Multi-Agent Big-Data Lambda Architecture
This research studies big-data hybrid-data-processing lambda architecture, which consolidates low-latency real-time frameworks with high-throughput Hadoop-batch frameworks over a massively distributed setup. In particular, real-time and batch-processing engines act as autonomous multi-agent systems in collaboration. The research proposed a Multi-Agent Lambda Architecture (MALA) for e-commerce data analytics. The framework addresses the high-latency problem of Hadoop MapReduce jobs by simultaneous processing at the speed layer to the requests which require a quick turnaround time. At the same time, the batch layer in parallel provides comprehensive coverage of data by an intelligent blending of the stream and historical data through the weighted voting method. The cold-start problem of streaming services is addressed through the initial offset from historical batch data. Challenges of high-velocity data ingestion are resolved with distributed message queues. A proposed multi-agent decision-maker component is placed at the MALA stack as the gateway of the data pipeline. We prove the efficiency of our batch model by implementing an array of features for an e-commerce site. The novelty of the model and its key significance is a scheme for multi-agent interaction between batch and real-time agents to produce deeper insights at low latency and at significantly lower costs. Hence, the proposed system is highly appealing for applications involving big data and caters to high-velocity streaming ingestion and a massive data pool.

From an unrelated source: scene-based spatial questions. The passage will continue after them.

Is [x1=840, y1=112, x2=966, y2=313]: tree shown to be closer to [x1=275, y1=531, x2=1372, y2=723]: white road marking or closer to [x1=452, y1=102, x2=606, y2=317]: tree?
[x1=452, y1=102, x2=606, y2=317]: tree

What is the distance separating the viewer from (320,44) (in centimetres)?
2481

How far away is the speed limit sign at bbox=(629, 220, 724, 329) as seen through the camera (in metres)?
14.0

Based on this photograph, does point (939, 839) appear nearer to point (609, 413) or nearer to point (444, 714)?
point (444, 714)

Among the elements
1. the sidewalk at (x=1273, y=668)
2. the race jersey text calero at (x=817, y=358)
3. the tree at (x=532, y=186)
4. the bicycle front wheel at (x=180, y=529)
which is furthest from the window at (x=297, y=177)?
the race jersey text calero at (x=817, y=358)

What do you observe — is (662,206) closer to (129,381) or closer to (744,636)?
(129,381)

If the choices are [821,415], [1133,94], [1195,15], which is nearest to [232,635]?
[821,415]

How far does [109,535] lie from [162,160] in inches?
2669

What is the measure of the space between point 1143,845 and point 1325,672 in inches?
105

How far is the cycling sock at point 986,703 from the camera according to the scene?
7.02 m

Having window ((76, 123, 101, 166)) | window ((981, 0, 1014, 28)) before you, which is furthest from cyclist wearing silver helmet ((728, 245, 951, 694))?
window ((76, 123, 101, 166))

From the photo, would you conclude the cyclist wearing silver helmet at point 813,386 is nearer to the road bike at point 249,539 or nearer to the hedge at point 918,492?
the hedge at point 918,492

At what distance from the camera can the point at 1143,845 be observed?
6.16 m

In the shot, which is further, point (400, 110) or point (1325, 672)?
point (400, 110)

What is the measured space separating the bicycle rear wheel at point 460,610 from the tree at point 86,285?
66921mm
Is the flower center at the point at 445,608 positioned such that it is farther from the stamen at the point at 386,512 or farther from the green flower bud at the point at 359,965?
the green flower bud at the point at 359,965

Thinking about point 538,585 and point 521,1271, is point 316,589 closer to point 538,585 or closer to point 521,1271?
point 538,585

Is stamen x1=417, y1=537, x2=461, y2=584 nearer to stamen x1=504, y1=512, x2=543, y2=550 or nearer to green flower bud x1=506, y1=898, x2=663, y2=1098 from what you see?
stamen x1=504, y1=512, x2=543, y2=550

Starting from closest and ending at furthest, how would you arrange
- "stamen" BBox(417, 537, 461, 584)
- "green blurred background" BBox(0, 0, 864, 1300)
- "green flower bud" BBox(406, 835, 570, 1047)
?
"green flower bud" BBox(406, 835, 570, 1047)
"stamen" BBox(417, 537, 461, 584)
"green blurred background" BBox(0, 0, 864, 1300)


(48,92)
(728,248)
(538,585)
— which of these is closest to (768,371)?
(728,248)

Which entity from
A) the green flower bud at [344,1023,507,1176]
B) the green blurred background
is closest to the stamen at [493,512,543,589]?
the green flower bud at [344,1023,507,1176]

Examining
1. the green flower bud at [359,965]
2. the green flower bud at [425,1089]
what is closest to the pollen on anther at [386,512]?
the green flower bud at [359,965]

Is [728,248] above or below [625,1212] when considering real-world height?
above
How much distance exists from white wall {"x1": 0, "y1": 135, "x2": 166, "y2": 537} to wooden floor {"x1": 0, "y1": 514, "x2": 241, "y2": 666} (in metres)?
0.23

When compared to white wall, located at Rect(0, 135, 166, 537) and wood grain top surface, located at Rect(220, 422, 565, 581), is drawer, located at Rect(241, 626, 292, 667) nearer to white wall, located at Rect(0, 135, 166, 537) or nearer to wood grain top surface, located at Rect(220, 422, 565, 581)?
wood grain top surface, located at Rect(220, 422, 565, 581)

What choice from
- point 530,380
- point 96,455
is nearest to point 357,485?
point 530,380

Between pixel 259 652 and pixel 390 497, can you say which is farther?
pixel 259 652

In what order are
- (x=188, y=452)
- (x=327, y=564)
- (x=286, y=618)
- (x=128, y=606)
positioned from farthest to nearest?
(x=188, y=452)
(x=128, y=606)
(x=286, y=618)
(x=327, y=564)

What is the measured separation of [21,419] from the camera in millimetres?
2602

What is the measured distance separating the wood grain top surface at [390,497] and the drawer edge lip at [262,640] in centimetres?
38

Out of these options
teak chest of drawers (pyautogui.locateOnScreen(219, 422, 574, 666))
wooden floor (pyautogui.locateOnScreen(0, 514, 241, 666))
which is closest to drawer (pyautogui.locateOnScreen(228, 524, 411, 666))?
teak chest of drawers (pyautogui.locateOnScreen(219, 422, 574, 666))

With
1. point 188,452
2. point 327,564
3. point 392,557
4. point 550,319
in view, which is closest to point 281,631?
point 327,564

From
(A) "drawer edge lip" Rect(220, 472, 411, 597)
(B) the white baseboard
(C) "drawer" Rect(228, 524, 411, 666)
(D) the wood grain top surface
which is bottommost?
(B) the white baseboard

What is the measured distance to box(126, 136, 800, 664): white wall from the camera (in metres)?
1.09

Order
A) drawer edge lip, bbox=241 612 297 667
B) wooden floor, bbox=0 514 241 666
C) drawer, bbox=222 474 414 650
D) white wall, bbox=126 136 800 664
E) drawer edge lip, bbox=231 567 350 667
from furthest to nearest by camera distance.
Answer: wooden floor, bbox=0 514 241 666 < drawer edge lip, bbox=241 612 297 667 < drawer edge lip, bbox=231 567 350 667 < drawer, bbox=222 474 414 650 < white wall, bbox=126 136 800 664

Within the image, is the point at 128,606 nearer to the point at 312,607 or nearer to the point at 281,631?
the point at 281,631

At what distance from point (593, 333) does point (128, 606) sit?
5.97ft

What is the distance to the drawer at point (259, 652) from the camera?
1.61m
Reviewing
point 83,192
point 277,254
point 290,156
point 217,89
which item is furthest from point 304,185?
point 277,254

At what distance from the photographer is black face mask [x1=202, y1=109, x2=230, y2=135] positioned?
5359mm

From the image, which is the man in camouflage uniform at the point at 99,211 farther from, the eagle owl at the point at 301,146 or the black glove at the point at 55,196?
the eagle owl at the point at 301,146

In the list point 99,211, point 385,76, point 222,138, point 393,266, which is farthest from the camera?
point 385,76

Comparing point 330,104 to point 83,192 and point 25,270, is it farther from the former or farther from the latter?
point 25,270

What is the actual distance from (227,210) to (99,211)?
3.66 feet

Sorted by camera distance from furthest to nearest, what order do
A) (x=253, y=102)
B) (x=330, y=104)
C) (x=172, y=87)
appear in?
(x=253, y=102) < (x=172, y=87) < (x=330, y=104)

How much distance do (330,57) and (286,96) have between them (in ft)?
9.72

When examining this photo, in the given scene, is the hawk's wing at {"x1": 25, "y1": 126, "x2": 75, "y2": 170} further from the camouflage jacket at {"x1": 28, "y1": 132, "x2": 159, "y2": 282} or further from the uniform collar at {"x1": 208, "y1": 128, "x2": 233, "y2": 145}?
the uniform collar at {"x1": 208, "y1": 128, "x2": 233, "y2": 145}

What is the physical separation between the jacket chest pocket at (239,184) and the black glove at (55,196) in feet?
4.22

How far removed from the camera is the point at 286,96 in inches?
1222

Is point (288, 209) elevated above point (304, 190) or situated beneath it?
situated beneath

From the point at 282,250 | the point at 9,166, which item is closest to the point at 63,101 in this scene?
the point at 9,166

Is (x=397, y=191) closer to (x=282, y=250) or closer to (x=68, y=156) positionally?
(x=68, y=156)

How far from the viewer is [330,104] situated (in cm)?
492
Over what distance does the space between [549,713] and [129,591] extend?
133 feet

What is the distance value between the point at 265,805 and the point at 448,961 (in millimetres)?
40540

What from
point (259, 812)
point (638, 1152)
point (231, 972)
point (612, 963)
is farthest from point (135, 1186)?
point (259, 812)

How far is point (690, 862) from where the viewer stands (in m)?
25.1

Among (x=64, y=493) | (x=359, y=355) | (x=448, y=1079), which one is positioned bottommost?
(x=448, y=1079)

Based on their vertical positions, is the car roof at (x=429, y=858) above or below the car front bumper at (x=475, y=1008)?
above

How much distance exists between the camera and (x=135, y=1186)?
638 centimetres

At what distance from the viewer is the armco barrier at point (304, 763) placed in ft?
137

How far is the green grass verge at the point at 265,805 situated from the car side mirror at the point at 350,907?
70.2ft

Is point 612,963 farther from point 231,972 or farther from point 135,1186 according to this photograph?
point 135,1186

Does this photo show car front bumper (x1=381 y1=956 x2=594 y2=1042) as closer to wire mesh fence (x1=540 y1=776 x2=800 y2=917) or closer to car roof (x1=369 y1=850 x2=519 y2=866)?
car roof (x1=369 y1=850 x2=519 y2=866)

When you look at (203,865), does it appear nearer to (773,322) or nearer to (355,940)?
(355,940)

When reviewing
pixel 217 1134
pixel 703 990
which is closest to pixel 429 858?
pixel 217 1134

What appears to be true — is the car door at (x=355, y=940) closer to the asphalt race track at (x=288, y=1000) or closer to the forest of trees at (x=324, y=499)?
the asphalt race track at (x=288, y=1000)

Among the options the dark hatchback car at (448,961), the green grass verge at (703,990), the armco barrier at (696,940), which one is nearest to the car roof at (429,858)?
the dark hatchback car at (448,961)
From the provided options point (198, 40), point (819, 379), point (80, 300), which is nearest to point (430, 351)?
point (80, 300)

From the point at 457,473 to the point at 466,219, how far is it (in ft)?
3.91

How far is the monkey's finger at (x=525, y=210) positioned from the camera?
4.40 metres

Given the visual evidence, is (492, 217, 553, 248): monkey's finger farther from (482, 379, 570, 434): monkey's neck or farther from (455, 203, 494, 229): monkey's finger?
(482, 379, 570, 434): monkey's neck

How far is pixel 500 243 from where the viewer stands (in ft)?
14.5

Big Data Lifelong Learning
This work introduces a Lifelong Learning framework which constantly adapts with changing data patterns over time through incremental learning approach. In many big data systems, iterative re-training high dimensional data from scratch is computationally infeasible since constant data stream ingestion on top of a historical data pool increases the training time exponentially. Therefore, the need arises on how to retain past learning and fast update the model incrementally based on the new data. Also, the current machine learning approaches do the model prediction without providing a comprehensive root cause analysis. To resolve these limitations, the proposed framework lays foundations on an ensemble process between stream data with historical batch data for an incremental lifelong learning (LML) model.